[AIM OF THE EXERCISE] Output the line that contains "Referencing this photo, of" and every line after it to the end of the entries, with nothing added or left out.
### DATA SECTION ###
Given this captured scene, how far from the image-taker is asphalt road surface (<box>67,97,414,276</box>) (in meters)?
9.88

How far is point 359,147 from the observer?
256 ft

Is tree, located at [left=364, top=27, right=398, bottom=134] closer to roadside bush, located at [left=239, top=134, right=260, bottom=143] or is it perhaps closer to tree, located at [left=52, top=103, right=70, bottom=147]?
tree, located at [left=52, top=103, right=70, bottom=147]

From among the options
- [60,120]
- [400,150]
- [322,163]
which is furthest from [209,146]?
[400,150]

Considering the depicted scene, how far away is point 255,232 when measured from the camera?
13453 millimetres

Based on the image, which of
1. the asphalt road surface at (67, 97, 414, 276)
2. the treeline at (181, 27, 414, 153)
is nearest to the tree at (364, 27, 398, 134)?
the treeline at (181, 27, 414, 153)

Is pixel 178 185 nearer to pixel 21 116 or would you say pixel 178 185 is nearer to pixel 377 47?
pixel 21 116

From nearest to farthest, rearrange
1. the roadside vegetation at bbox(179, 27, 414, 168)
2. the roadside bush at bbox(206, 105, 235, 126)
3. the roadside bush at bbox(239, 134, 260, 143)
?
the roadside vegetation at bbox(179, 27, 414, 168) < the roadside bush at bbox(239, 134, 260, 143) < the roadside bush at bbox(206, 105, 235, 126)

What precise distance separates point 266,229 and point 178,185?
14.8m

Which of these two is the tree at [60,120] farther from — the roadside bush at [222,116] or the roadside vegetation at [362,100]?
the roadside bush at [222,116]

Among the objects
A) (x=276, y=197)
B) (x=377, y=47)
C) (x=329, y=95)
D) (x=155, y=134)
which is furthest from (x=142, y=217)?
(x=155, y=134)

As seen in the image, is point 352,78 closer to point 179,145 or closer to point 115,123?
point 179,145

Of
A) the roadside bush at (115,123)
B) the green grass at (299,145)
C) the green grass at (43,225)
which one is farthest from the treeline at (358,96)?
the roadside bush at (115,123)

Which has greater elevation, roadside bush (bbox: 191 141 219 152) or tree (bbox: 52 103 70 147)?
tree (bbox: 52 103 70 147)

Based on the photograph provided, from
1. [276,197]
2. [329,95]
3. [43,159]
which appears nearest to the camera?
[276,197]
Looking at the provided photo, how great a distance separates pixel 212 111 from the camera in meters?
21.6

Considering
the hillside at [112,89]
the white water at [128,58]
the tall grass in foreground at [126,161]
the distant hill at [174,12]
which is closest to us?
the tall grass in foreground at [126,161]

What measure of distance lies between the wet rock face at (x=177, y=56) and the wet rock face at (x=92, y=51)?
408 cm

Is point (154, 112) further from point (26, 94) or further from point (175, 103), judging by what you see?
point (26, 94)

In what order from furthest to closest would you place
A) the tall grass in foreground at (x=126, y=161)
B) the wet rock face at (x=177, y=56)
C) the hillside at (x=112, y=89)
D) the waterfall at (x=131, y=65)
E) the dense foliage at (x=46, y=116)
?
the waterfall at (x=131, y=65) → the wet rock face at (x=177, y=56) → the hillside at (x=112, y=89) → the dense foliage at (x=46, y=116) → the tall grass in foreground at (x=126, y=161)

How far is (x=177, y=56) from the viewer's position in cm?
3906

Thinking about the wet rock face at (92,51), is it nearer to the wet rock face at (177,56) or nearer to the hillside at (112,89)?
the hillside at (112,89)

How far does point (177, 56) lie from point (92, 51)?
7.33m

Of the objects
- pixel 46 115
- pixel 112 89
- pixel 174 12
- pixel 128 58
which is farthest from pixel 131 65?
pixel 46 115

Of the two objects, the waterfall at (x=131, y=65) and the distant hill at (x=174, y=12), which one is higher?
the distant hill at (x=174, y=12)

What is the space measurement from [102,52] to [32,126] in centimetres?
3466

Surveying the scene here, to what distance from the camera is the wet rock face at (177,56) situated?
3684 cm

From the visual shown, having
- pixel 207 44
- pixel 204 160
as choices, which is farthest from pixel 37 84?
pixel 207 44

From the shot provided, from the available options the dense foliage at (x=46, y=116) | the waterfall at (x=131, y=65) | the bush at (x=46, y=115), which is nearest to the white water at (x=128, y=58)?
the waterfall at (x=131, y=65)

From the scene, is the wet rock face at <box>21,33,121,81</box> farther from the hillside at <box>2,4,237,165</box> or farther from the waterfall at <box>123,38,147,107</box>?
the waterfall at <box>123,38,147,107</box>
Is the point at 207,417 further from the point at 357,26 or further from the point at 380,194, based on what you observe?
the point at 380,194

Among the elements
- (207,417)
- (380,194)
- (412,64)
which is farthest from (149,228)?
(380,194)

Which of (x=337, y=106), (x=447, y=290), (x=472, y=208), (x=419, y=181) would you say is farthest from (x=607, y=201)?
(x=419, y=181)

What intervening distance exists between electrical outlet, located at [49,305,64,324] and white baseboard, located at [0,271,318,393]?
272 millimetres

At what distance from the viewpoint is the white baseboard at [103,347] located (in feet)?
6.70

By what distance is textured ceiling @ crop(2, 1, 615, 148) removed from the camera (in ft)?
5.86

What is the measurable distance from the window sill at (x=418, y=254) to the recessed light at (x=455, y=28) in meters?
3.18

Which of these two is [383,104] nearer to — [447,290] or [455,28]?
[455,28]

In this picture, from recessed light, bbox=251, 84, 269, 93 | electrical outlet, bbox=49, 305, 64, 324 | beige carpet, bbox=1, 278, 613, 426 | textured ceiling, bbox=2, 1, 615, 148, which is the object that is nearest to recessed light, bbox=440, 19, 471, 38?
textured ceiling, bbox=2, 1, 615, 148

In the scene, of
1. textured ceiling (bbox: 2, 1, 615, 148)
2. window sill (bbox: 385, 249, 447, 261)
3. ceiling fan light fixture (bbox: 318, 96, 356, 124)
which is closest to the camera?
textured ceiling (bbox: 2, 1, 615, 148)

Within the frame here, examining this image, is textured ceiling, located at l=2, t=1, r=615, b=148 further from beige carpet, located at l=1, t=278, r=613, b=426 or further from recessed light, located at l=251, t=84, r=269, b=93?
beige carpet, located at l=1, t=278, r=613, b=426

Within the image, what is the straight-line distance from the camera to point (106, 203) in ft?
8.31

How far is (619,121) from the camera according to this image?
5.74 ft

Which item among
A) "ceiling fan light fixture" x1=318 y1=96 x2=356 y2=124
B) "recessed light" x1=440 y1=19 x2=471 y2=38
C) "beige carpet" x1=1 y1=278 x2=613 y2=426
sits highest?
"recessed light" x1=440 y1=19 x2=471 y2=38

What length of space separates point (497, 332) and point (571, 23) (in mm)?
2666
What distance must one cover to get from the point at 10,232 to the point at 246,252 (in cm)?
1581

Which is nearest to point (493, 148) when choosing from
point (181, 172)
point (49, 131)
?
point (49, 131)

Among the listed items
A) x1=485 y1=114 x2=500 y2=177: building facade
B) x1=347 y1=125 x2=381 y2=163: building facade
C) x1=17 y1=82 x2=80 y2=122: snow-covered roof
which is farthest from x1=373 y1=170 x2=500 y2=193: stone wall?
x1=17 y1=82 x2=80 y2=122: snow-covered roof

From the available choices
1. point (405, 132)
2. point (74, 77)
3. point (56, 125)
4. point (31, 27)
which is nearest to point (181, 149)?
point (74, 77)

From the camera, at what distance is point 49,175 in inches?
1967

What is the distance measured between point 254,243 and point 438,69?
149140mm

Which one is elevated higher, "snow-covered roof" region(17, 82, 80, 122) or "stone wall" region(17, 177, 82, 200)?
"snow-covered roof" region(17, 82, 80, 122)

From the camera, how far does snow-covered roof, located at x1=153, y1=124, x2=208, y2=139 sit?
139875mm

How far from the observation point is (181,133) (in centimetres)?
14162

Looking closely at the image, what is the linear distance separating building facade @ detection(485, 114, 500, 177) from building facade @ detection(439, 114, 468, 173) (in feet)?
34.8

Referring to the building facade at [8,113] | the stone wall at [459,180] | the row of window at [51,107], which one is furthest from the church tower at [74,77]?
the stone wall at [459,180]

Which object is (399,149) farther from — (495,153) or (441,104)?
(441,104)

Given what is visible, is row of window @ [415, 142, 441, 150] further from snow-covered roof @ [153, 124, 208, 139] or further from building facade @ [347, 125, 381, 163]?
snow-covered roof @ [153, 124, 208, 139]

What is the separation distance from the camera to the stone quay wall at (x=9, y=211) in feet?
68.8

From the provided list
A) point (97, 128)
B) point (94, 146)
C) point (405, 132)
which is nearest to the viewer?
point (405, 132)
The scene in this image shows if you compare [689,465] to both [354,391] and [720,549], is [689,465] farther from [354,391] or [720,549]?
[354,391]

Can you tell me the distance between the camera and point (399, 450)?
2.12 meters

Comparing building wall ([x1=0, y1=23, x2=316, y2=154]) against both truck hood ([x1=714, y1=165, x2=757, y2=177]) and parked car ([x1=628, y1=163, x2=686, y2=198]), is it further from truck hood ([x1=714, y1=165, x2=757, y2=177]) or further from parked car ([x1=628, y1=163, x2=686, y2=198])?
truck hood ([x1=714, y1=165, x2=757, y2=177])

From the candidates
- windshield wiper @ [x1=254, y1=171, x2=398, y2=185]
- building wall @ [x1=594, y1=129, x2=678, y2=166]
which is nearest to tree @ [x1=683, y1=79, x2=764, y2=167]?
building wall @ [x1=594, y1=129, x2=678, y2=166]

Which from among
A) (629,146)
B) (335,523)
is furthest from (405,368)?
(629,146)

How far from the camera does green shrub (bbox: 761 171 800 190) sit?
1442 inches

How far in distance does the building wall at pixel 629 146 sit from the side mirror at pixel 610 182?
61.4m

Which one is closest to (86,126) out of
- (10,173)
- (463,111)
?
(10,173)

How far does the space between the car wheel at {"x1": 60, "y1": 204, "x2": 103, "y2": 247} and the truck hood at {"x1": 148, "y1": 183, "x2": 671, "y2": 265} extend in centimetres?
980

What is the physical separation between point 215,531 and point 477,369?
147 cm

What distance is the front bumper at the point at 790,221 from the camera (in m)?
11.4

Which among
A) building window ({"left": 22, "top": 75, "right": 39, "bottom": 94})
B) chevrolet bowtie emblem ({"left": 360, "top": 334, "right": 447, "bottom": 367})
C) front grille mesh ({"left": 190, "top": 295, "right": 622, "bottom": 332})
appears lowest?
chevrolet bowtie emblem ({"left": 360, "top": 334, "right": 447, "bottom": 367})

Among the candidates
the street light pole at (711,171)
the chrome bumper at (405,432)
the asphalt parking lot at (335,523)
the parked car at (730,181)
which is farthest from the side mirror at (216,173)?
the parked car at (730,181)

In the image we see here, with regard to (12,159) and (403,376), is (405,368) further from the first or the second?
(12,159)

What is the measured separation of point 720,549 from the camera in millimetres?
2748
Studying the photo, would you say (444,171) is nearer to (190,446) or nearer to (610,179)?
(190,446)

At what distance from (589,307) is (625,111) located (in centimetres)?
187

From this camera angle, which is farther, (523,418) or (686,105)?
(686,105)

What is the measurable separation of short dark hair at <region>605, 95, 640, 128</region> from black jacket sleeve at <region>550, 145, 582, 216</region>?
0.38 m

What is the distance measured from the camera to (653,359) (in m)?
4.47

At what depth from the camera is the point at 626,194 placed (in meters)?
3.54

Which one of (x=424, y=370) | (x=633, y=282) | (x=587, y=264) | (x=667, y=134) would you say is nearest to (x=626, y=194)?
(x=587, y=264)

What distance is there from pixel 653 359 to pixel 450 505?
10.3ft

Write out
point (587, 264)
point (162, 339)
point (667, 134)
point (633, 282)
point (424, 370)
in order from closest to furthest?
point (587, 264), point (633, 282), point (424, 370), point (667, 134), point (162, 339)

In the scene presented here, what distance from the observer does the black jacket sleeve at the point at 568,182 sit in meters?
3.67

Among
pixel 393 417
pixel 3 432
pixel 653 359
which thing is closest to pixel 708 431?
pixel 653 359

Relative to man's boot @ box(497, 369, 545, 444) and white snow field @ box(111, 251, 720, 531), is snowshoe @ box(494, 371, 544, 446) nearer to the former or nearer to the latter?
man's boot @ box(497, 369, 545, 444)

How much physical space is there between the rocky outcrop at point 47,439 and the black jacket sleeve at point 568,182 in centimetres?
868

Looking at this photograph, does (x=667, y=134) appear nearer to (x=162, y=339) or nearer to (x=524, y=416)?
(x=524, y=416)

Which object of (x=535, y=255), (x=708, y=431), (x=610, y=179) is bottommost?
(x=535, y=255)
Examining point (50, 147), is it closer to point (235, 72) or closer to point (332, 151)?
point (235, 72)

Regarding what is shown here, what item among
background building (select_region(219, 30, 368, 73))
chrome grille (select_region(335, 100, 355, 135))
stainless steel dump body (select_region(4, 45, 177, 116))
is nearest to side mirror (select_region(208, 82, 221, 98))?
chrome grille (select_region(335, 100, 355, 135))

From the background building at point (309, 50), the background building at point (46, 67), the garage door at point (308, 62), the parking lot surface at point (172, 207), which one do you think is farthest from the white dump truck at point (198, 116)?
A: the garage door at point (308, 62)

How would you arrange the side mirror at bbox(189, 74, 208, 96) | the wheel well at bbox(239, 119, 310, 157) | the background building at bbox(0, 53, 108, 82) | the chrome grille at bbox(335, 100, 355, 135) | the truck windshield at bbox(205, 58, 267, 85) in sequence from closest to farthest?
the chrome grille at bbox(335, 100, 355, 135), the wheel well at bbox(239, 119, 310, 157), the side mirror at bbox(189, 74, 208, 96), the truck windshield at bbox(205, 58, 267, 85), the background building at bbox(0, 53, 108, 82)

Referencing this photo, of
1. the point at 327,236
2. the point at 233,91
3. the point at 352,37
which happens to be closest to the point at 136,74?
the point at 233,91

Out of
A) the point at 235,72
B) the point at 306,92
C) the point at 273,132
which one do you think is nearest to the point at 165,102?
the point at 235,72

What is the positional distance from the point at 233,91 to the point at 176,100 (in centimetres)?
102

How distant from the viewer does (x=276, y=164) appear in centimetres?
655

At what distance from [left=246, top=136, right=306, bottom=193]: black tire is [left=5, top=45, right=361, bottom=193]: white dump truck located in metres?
###
[SOLUTION TO THE PROBLEM]
Referencing this photo, of
1. the point at 327,236
2. the point at 233,91
3. the point at 352,37
which happens to be closest to the point at 136,74?
the point at 233,91

Out of
A) the point at 235,72
B) the point at 306,92
C) the point at 273,132
which one do you think is nearest to the point at 165,102?
the point at 235,72

What is the positional distance from the point at 233,91 to the point at 176,100 (in centimetres)?
102

How distant from the viewer does (x=276, y=164) appear in centimetres?
655

At what distance from [left=246, top=136, right=306, bottom=193]: black tire is [left=5, top=45, right=361, bottom=193]: white dump truck located in metres?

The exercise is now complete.